_Work required_
Every record here needs to be retyped exactly.

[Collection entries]
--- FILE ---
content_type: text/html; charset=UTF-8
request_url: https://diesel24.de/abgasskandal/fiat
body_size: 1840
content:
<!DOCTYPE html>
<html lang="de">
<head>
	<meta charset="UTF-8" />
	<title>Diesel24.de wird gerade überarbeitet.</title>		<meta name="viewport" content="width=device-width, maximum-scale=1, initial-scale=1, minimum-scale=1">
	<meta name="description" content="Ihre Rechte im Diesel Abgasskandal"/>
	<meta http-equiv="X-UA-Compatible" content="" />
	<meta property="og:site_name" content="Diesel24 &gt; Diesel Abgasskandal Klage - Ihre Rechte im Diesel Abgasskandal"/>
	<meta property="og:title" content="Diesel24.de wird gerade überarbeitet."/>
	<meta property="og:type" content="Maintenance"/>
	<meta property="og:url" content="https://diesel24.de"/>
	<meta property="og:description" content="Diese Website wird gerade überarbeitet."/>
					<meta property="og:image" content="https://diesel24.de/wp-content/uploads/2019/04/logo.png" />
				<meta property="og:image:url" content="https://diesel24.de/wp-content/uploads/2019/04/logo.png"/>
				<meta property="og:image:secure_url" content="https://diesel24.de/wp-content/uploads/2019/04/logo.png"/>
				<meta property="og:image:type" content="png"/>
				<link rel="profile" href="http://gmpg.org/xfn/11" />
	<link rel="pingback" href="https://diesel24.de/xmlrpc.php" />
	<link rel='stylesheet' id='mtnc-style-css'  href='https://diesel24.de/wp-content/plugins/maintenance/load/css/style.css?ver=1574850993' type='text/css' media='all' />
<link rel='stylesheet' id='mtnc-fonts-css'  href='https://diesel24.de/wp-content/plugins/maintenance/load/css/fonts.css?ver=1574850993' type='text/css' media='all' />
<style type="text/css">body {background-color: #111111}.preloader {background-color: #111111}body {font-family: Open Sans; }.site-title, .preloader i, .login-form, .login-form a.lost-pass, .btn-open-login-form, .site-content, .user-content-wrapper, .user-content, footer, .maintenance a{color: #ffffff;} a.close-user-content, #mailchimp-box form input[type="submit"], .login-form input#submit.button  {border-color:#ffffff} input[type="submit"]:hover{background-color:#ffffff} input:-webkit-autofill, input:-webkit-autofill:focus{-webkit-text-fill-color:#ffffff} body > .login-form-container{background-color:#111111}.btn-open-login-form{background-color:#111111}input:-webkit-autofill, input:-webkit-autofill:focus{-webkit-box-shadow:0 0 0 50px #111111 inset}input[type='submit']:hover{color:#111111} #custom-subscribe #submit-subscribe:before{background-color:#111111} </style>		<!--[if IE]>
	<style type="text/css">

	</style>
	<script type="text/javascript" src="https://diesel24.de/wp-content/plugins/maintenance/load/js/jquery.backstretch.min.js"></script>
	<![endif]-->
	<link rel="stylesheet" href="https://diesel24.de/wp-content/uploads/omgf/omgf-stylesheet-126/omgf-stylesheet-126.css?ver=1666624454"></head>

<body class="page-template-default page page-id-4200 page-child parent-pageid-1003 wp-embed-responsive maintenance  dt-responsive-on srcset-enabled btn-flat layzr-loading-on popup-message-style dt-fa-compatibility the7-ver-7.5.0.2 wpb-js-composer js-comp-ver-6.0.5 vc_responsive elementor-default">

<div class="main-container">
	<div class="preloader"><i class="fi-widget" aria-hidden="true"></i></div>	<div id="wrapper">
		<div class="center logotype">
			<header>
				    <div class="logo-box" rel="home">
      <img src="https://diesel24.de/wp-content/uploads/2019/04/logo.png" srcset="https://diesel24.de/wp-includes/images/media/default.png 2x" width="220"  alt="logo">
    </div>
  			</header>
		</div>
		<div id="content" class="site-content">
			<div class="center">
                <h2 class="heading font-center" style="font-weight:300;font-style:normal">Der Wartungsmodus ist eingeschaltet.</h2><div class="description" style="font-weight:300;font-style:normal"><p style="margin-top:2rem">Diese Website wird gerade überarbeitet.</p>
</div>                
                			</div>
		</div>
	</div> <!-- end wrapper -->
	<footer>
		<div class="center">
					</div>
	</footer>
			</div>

_Response below_
--- FILE ---
content_type: text/html; charset=UTF-8
request_url: https://diesel24.de/abgasskandal/fiat
body_size: 1840
content:
<!DOCTYPE html>
<html lang="de">
<head>
	<meta charset="UTF-8" />
	<title>Diesel24.de wird gerade überarbeitet.</title>		<meta name="viewport" content="width=device-width, maximum-scale=1, initial-scale=1, minimum-scale=1">
	<meta name="description" content="Ihre Rechte im Diesel Abgasskandal"/>
	<meta http-equiv="X-UA-Compatible" content="" />
	<meta property="og:site_name" content="Diesel24 &gt; Diesel Abgasskandal Klage - Ihre Rechte im Diesel Abgasskandal"/>
	<meta property="og:title" content="Diesel24.de wird gerade überarbeitet."/>
	<meta property="og:type" content="Maintenance"/>
	<meta property="og:url" content="https://diesel24.de"/>
	<meta property="og:description" content="Diese Website wird gerade überarbeitet."/>
					<meta property="og:image" content="https://diesel24.de/wp-content/uploads/2019/04/logo.png" />
				<meta property="og:image:url" content="https://diesel24.de/wp-content/uploads/2019/04/logo.png"/>
				<meta property="og:image:secure_url" content="https://diesel24.de/wp-content/uploads/2019/04/logo.png"/>
				<meta property="og:image:type" content="png"/>
				<link rel="profile" href="http://gmpg.org/xfn/11" />
	<link rel="pingback" href="https://diesel24.de/xmlrpc.php" />
	<link rel='stylesheet' id='mtnc-style-css'  href='https://diesel24.de/wp-content/plugins/maintenance/load/css/style.css?ver=1574850993' type='text/css' media='all' />
<link rel='stylesheet' id='mtnc-fonts-css'  href='https://diesel24.de/wp-content/plugins/maintenance/load/css/fonts.css?ver=1574850993' type='text/css' media='all' />
<style type="text/css">body {background-color: #111111}.preloader {background-color: #111111}body {font-family: Open Sans; }.site-title, .preloader i, .login-form, .login-form a.lost-pass, .btn-open-login-form, .site-content, .user-content-wrapper, .user-content, footer, .maintenance a{color: #ffffff;} a.close-user-content, #mailchimp-box form input[type="submit"], .login-form input#submit.button  {border-color:#ffffff} input[type="submit"]:hover{background-color:#ffffff} input:-webkit-autofill, input:-webkit-autofill:focus{-webkit-text-fill-color:#ffffff} body > .login-form-container{background-color:#111111}.btn-open-login-form{background-color:#111111}input:-webkit-autofill, input:-webkit-autofill:focus{-webkit-box-shadow:0 0 0 50px #111111 inset}input[type='submit']:hover{color:#111111} #custom-subscribe #submit-subscribe:before{background-color:#111111} </style>		<!--[if IE]>
	<style type="text/css">

	</style>
	<script type="text/javascript" src="https://diesel24.de/wp-content/plugins/maintenance/load/js/jquery.backstretch.min.js"></script>
	<![endif]-->
	<link rel="stylesheet" href="https://diesel24.de/wp-content/uploads/omgf/omgf-stylesheet-126/omgf-stylesheet-126.css?ver=1666624454"></head>

<body class="page-template-default page page-id-4200 page-child parent-pageid-1003 wp-embed-responsive maintenance  dt-responsive-on srcset-enabled btn-flat layzr-loading-on popup-message-style dt-fa-compatibility the7-ver-7.5.0.2 wpb-js-composer js-comp-ver-6.0.5 vc_responsive elementor-default">

<div class="main-container">
	<div class="preloader"><i class="fi-widget" aria-hidden="true"></i></div>	<div id="wrapper">
		<div class="center logotype">
			<header>
				    <div class="logo-box" rel="home">
      <img src="https://diesel24.de/wp-content/uploads/2019/04/logo.png" srcset="https://diesel24.de/wp-includes/images/media/default.png 2x" width="220"  alt="logo">
    </div>
  			</header>
		</div>
		<div id="content" class="site-content">
			<div class="center">
                <h2 class="heading font-center" style="font-weight:300;font-style:normal">Der Wartungsmodus ist eingeschaltet.</h2><div class="description" style="font-weight:300;font-style:normal"><p style="margin-top:2rem">Diese Website wird gerade überarbeitet.</p>
</div>                
                			</div>
		</div>
	</div> <!-- end wrapper -->
	<footer>
		<div class="center">
					</div>
	</footer>
			</div>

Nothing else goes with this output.